RECORD SET:
╭──

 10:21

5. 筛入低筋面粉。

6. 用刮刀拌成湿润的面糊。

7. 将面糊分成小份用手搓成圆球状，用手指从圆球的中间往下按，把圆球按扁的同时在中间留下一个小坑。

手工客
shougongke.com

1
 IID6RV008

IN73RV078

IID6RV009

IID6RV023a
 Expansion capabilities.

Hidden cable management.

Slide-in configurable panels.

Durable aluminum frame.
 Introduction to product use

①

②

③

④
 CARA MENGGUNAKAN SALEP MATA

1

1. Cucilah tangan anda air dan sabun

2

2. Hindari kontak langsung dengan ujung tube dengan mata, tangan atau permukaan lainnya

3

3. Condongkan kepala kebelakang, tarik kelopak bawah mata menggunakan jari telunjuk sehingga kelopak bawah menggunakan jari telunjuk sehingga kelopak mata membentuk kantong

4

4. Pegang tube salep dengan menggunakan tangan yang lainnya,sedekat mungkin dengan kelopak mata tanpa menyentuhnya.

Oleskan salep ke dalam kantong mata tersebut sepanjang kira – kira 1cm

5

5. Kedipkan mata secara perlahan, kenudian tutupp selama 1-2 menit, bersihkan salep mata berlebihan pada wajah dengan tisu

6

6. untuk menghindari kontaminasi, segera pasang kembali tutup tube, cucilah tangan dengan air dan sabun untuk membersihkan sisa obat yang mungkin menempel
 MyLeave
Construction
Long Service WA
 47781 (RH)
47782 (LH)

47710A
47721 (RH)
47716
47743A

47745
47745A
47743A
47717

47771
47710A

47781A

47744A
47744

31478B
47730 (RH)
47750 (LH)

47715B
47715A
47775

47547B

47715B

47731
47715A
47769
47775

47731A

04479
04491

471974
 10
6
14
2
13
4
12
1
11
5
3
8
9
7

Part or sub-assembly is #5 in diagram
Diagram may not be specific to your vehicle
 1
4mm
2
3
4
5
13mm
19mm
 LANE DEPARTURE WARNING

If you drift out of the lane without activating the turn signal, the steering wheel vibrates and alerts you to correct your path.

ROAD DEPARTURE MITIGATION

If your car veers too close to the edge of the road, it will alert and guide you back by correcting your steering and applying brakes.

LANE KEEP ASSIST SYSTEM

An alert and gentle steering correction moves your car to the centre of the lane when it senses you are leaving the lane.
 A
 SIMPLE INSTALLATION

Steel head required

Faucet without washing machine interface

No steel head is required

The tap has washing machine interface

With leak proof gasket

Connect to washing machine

╰──

BRIEF:
Search the material above for the word "required", and return each line that holds it.

SOLVED PROBLEM:
Steel head required
No steel head is required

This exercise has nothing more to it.